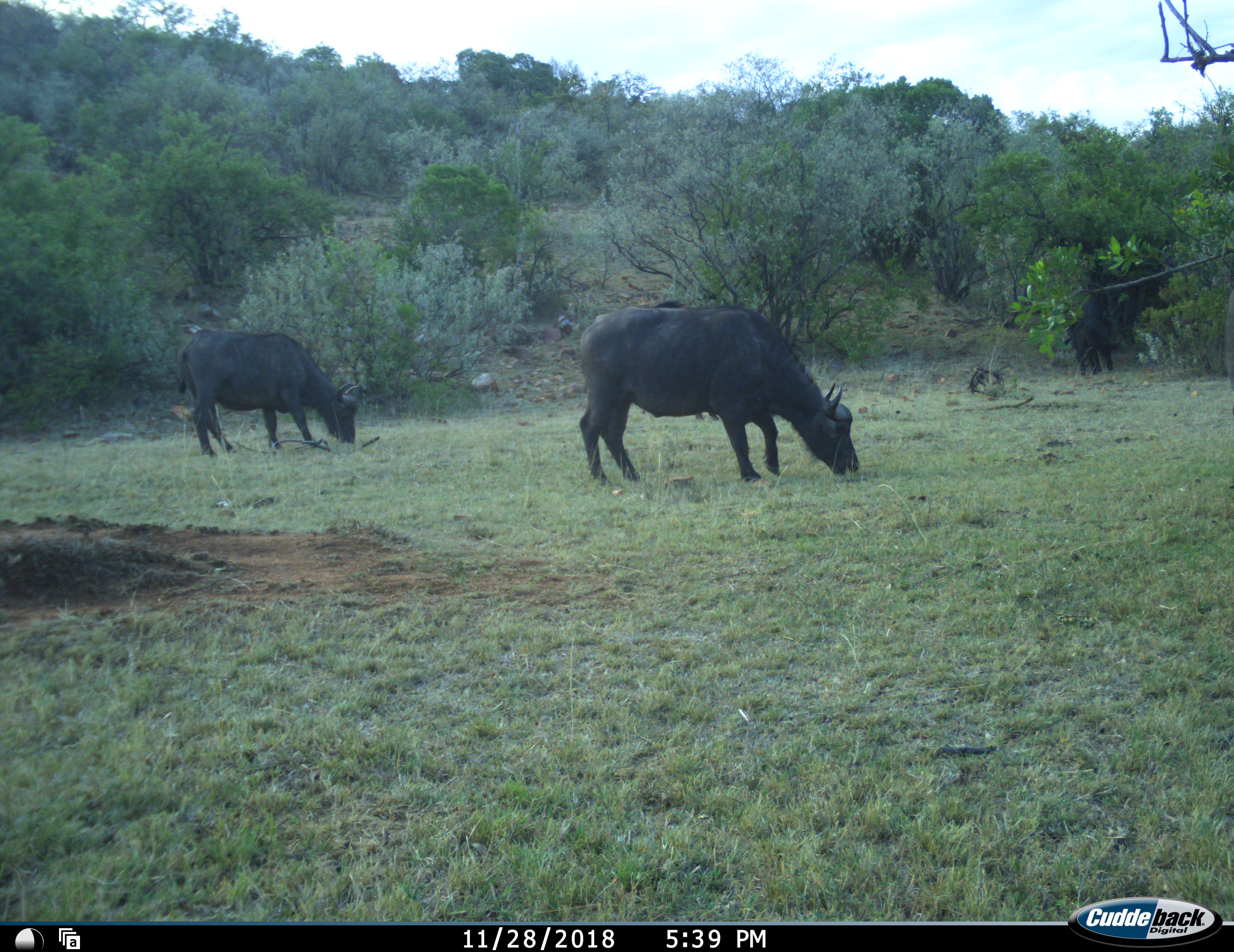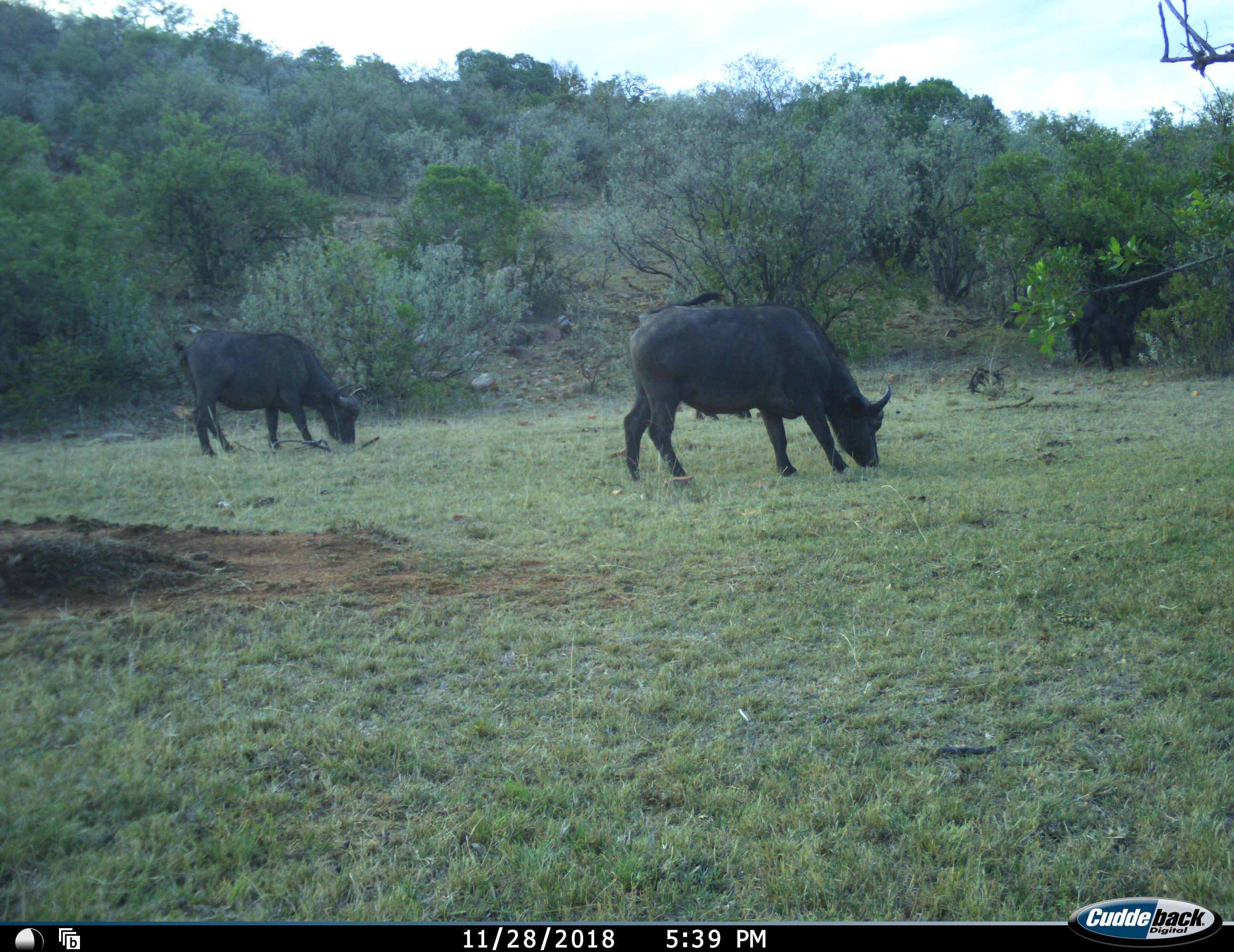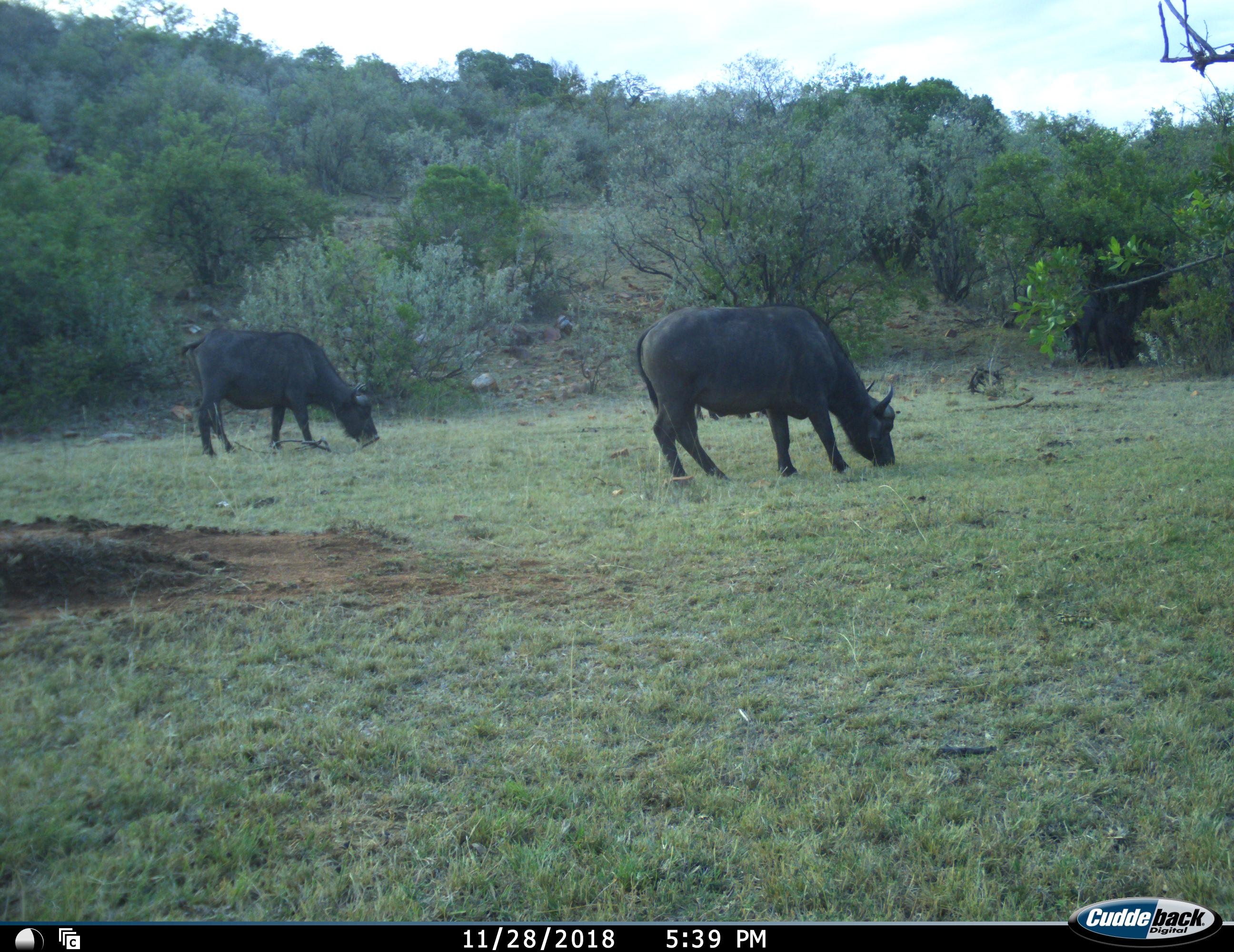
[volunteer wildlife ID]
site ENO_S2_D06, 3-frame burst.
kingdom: Animalia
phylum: Chordata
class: Mammalia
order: Artiodactyla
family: Bovidae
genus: Syncerus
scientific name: Syncerus caffer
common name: african buffalo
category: buffalo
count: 4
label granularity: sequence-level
——————
* **What is required**
Beginning at the line that contains "kingdom: Animalia", transcribe every line through the end of the material exactly, leaving out all earlier lines.

* **Solved problem**
kingdom: Animalia
phylum: Chordata
class: Mammalia
order: Artiodactyla
family: Bovidae
genus: Syncerus
scientific name: Syncerus caffer
common name: african buffalo
category: buffalo
count: 4
label granularity: sequence-level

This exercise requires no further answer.